** Requirement **
Output all the data exactly.
==============================
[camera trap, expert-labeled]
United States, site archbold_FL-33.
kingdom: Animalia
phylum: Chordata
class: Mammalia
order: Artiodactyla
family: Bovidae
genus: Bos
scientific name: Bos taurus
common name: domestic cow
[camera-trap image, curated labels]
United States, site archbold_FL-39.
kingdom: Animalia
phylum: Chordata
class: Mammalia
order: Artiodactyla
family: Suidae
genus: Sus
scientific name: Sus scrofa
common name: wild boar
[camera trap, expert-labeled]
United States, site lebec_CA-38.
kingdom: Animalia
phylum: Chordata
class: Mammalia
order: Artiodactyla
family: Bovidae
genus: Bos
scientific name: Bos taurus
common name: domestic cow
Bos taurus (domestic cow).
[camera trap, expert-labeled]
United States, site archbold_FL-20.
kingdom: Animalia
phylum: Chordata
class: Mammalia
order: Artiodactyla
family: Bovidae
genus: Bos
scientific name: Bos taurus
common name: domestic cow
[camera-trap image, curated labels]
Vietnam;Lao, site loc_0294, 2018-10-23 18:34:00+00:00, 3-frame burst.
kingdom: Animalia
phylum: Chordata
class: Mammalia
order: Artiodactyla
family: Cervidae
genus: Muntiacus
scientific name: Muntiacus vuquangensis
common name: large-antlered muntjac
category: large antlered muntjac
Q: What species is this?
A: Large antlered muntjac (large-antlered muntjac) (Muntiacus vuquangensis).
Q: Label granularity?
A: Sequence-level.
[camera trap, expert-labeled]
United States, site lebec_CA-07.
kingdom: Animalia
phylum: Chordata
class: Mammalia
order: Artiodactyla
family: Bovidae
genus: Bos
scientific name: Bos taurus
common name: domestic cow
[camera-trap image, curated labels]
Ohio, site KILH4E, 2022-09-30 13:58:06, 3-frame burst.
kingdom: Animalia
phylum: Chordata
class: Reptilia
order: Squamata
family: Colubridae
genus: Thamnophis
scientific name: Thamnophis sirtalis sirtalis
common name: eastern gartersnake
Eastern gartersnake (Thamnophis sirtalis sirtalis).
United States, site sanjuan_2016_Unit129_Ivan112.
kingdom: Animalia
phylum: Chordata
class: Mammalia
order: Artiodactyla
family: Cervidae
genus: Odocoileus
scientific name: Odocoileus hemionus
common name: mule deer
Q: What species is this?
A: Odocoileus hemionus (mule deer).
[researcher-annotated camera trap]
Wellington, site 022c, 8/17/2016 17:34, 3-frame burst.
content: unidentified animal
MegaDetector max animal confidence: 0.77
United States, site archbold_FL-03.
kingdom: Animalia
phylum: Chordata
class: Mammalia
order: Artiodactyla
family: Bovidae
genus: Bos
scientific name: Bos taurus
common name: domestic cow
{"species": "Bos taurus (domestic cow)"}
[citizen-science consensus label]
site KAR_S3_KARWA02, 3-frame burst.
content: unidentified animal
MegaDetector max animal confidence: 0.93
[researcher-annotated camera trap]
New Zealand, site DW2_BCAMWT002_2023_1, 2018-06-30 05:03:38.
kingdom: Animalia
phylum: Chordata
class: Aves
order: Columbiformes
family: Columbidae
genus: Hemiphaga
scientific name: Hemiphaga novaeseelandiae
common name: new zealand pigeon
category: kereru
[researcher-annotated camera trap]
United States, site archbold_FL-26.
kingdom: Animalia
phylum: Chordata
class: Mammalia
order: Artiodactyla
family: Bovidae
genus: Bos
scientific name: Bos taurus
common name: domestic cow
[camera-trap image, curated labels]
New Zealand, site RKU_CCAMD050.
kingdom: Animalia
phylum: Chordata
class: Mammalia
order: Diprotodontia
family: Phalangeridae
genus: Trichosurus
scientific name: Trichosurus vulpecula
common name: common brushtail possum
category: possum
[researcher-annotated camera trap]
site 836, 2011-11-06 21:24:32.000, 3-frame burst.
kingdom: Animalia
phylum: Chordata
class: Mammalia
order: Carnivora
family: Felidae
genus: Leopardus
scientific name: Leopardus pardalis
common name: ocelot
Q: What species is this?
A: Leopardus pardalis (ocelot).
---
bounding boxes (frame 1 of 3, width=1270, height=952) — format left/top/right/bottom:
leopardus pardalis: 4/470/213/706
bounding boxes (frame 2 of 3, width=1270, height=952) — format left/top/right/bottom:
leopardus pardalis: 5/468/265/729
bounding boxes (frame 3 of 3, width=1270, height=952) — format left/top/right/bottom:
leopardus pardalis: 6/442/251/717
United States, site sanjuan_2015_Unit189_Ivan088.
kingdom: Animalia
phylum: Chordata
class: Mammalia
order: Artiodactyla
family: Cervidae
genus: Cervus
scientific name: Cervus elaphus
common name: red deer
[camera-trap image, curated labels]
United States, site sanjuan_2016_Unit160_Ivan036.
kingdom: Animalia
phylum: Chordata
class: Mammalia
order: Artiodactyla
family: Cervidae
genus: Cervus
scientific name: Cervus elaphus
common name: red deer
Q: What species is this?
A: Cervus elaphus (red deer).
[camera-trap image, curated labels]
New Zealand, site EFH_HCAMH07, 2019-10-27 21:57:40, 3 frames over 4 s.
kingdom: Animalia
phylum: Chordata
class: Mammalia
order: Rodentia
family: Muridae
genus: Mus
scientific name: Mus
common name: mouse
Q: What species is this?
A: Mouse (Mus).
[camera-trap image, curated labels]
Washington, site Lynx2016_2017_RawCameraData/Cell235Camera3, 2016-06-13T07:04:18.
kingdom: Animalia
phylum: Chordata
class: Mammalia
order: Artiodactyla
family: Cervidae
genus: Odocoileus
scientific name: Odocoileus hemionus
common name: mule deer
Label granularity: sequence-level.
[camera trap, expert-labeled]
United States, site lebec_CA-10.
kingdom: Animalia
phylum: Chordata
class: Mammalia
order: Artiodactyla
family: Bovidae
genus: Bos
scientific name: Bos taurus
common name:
==============================
** Answer **
[camera trap, expert-labeled]
United States, site archbold_FL-33.
kingdom: Animalia
phylum: Chordata
class: Mammalia
order: Artiodactyla
family: Bovidae
genus: Bos
scientific name: Bos taurus
common name: domestic cow
[camera-trap image, curated labels]
United States, site archbold_FL-39.
kingdom: Animalia
phylum: Chordata
class: Mammalia
order: Artiodactyla
family: Suidae
genus: Sus
scientific name: Sus scrofa
common name: wild boar
[camera trap, expert-labeled]
United States, site lebec_CA-38.
kingdom: Animalia
phylum: Chordata
class: Mammalia
order: Artiodactyla
family: Bovidae
genus: Bos
scientific name: Bos taurus
common name: domestic cow
Bos taurus (domestic cow).
[camera trap, expert-labeled]
United States, site archbold_FL-20.
kingdom: Animalia
phylum: Chordata
class: Mammalia
order: Artiodactyla
family: Bovidae
genus: Bos
scientific name: Bos taurus
common name: domestic cow
[camera-trap image, curated labels]
Vietnam;Lao, site loc_0294, 2018-10-23 18:34:00+00:00, 3-frame burst.
kingdom: Animalia
phylum: Chordata
class: Mammalia
order: Artiodactyla
family: Cervidae
genus: Muntiacus
scientific name: Muntiacus vuquangensis
common name: large-antlered muntjac
category: large antlered muntjac
Q: What species is this?
A: Large antlered muntjac (large-antlered muntjac) (Muntiacus vuquangensis).
Q: Label granularity?
A: Sequence-level.
[camera trap, expert-labeled]
United States, site lebec_CA-07.
kingdom: Animalia
phylum: Chordata
class: Mammalia
order: Artiodactyla
family: Bovidae
genus: Bos
scientific name: Bos taurus
common name: domestic cow
[camera-trap image, curated labels]
Ohio, site KILH4E, 2022-09-30 13:58:06, 3-frame burst.
kingdom: Animalia
phylum: Chordata
class: Reptilia
order: Squamata
family: Colubridae
genus: Thamnophis
scientific name: Thamnophis sirtalis sirtalis
common name: eastern gartersnake
Eastern gartersnake (Thamnophis sirtalis sirtalis).
United States, site sanjuan_2016_Unit129_Ivan112.
kingdom: Animalia
phylum: Chordata
class: Mammalia
order: Artiodactyla
family: Cervidae
genus: Odocoileus
scientific name: Odocoileus hemionus
common name: mule deer
Q: What species is this?
A: Odocoileus hemionus (mule deer).
[researcher-annotated camera trap]
Wellington, site 022c, 8/17/2016 17:34, 3-frame burst.
content: unidentified animal
MegaDetector max animal confidence: 0.77
United States, site archbold_FL-03.
kingdom: Animalia
phylum: Chordata
class: Mammalia
order: Artiodactyla
family: Bovidae
genus: Bos
scientific name: Bos taurus
common name: domestic cow
{"species": "Bos taurus (domestic cow)"}
[citizen-science consensus label]
site KAR_S3_KARWA02, 3-frame burst.
content: unidentified animal
MegaDetector max animal confidence: 0.93
[researcher-annotated camera trap]
New Zealand, site DW2_BCAMWT002_2023_1, 2018-06-30 05:03:38.
kingdom: Animalia
phylum: Chordata
class: Aves
order: Columbiformes
family: Columbidae
genus: Hemiphaga
scientific name: Hemiphaga novaeseelandiae
common name: new zealand pigeon
category: kereru
[researcher-annotated camera trap]
United States, site archbold_FL-26.
kingdom: Animalia
phylum: Chordata
class: Mammalia
order: Artiodactyla
family: Bovidae
genus: Bos
scientific name: Bos taurus
common name: domestic cow
[camera-trap image, curated labels]
New Zealand, site RKU_CCAMD050.
kingdom: Animalia
phylum: Chordata
class: Mammalia
order: Diprotodontia
family: Phalangeridae
genus: Trichosurus
scientific name: Trichosurus vulpecula
common name: common brushtail possum
category: possum
[researcher-annotated camera trap]
site 836, 2011-11-06 21:24:32.000, 3-frame burst.
kingdom: Animalia
phylum: Chordata
class: Mammalia
order: Carnivora
family: Felidae
genus: Leopardus
scientific name: Leopardus pardalis
common name: ocelot
Q: What species is this?
A: Leopardus pardalis (ocelot).
---
bounding boxes (frame 1 of 3, width=1270, height=952) — format left/top/right/bottom:
leopardus pardalis: 4/470/213/706
bounding boxes (frame 2 of 3, width=1270, height=952) — format left/top/right/bottom:
leopardus pardalis: 5/468/265/729
bounding boxes (frame 3 of 3, width=1270, height=952) — format left/top/right/bottom:
leopardus pardalis: 6/442/251/717
United States, site sanjuan_2015_Unit189_Ivan088.
kingdom: Animalia
phylum: Chordata
class: Mammalia
order: Artiodactyla
family: Cervidae
genus: Cervus
scientific name: Cervus elaphus
common name: red deer
[camera-trap image, curated labels]
United States, site sanjuan_2016_Unit160_Ivan036.
kingdom: Animalia
phylum: Chordata
class: Mammalia
order: Artiodactyla
family: Cervidae
genus: Cervus
scientific name: Cervus elaphus
common name: red deer
Q: What species is this?
A: Cervus elaphus (red deer).
[camera-trap image, curated labels]
New Zealand, site EFH_HCAMH07, 2019-10-27 21:57:40, 3 frames over 4 s.
kingdom: Animalia
phylum: Chordata
class: Mammalia
order: Rodentia
family: Muridae
genus: Mus
scientific name: Mus
common name: mouse
Q: What species is this?
A: Mouse (Mus).
[camera-trap image, curated labels]
Washington, site Lynx2016_2017_RawCameraData/Cell235Camera3, 2016-06-13T07:04:18.
kingdom: Animalia
phylum: Chordata
class: Mammalia
order: Artiodactyla
family: Cervidae
genus: Odocoileus
scientific name: Odocoileus hemionus
common name: mule deer
Label granularity: sequence-level.
[camera trap, expert-labeled]
United States, site lebec_CA-10.
kingdom: Animalia
phylum: Chordata
class: Mammalia
order: Artiodactyla
family: Bovidae
genus: Bos
scientific name: Bos taurus
common name:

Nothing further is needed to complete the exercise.